_EXTRAIT FOURNI_.
----

Je suis ravi d'être parmi vous en cette fin de matinée. Je vous dois tout d'abord des excuses pour le décalage de mon intervention. Je devais initialement conclure votre première journée, hier.
Je tenais à participer à vos travaux pour plusieurs raisons :
- la première, c'est l'initiative conjointe de FARM, de PLURIAGRI, de l'Institut de la gestion publique et du développement économique avec le Conseil stratégique de l'agriculture et de l'agro-industrie durables que j'ai installé en juin dernier. Ces lieux d'échanges, de débat sur des questions qui sont complexes parfois polémiques sont essentiels dans toute démocratie,
- la seconde raison, c'est bien sûr le thème : les prix agricoles dans une période très particulière où après l'envolée des prix des matières premières, nous vivons aujourd'hui un véritable reflux,
- et puis, c'est la manière de l'aborder en mettant en perspective les prix et les politiques publiques.
La question des prix agricoles est, en effet, au coeur du développement des agricultures dans le monde. Les travaux que vous avez présentés hier et ce matin permettent d'éclairer le débat et de montrer aussi la complexité de cette question.
J'en tire plusieurs enseignements sur l'agriculture, sur la politique agricole commune, et à l'égard des pays les plus pauvres.
Premier enseignement : l'agriculture et les agricultures du monde doivent répondre, en même temps, à un triple défi :
- nourrir une population plus nombreuse avec des habitudes alimentaires nouvelles,
- éradiquer la faim dans le monde qui s'aggrave,
- réduire l'impact de son activité sur les ressources naturelles. Notre planète doit être protégée. Elle use plus de ressources qu'elle n'en renouvelle.
Cette nouvelle donne concerne toutes les agricultures du monde.
Ce qui se passe sur les marchés de toutes les matières premières et pas seulement des matières premières agricoles doit être vu comme le signal d'une nouvelle époque.
Vos travaux ont montré hier que les déterminants de l'évolution des prix agricoles mondiaux sont non seulement complexes mais également difficiles à identifier. Les facteurs classiques : les surfaces, les rendements, l'évolution de la demande pour l'alimentation humaine et animale, les stocks n'épuisent pas l'analyse.
Ils ont, également, consolidé
- le consensus qui existait déjà sur l'extrême volatilité des prix
- et les perspectives sur la fermeté des cours des matières premières, compte-tenu des prévisions sur le prix du baril de pétrole.

----

[Entrées de données enregistrées]

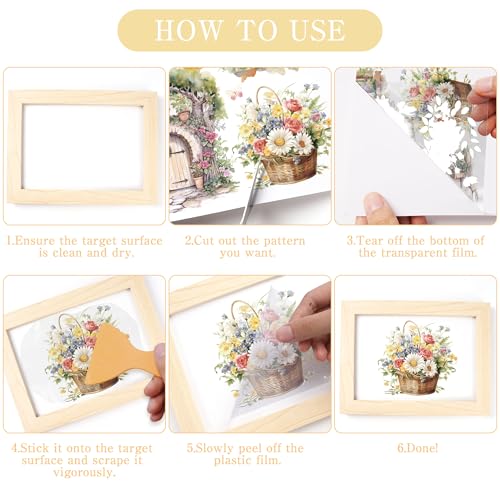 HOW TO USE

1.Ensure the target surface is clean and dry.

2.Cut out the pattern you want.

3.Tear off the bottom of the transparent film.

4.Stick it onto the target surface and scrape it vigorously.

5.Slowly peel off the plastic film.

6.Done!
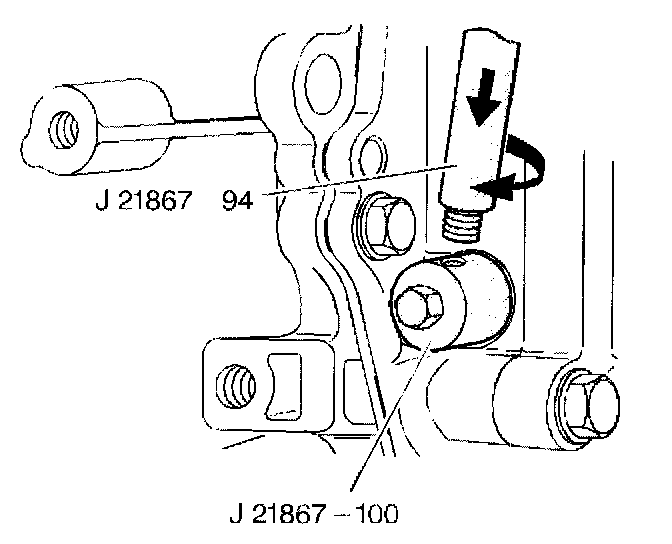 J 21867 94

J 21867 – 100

----

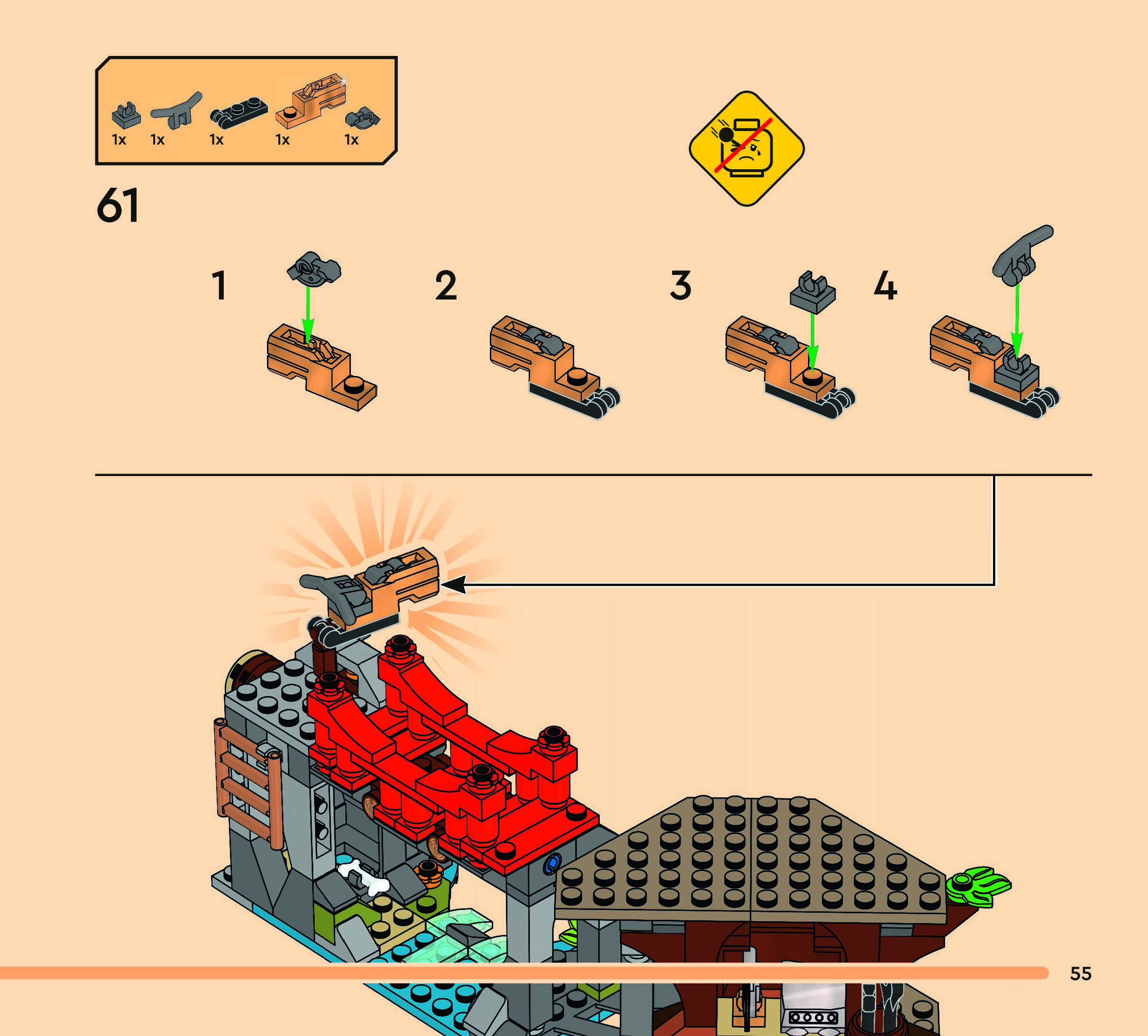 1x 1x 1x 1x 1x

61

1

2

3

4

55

----

_TRAVAIL DEMANDÉ_.
- 1) Recopiez le passage du discours qui commence par « J'en tire plusieurs » et va jusqu'à « d'une nouvelle époque. ».
- 2) Traduisez en anglais cette phrase du discours : « Cette nouvelle donne concerne toutes les agricultures du monde. »
La liste provient d'une autre source que le discours.

_CORRIGÉ DES EXERCICES_.
- 1)
J'en tire plusieurs enseignements sur l'agriculture, sur la politique agricole commune, et à l'égard des pays les plus pauvres.
Premier enseignement : l'agriculture et les agricultures du monde doivent répondre, en même temps, à un triple défi :
- nourrir une population plus nombreuse avec des habitudes alimentaires nouvelles,
- éradiquer la faim dans le monde qui s'aggrave,
- réduire l'impact de son activité sur les ressources naturelles. Notre planète doit être protégée. Elle use plus de ressources qu'elle n'en renouvelle.
Cette nouvelle donne concerne toutes les agricultures du monde.
Ce qui se passe sur les marchés de toutes les matières premières et pas seulement des matières premières agricoles doit être vu comme le signal d'une nouvelle époque.

- 2) This new situation concerns all the agricultures of the world.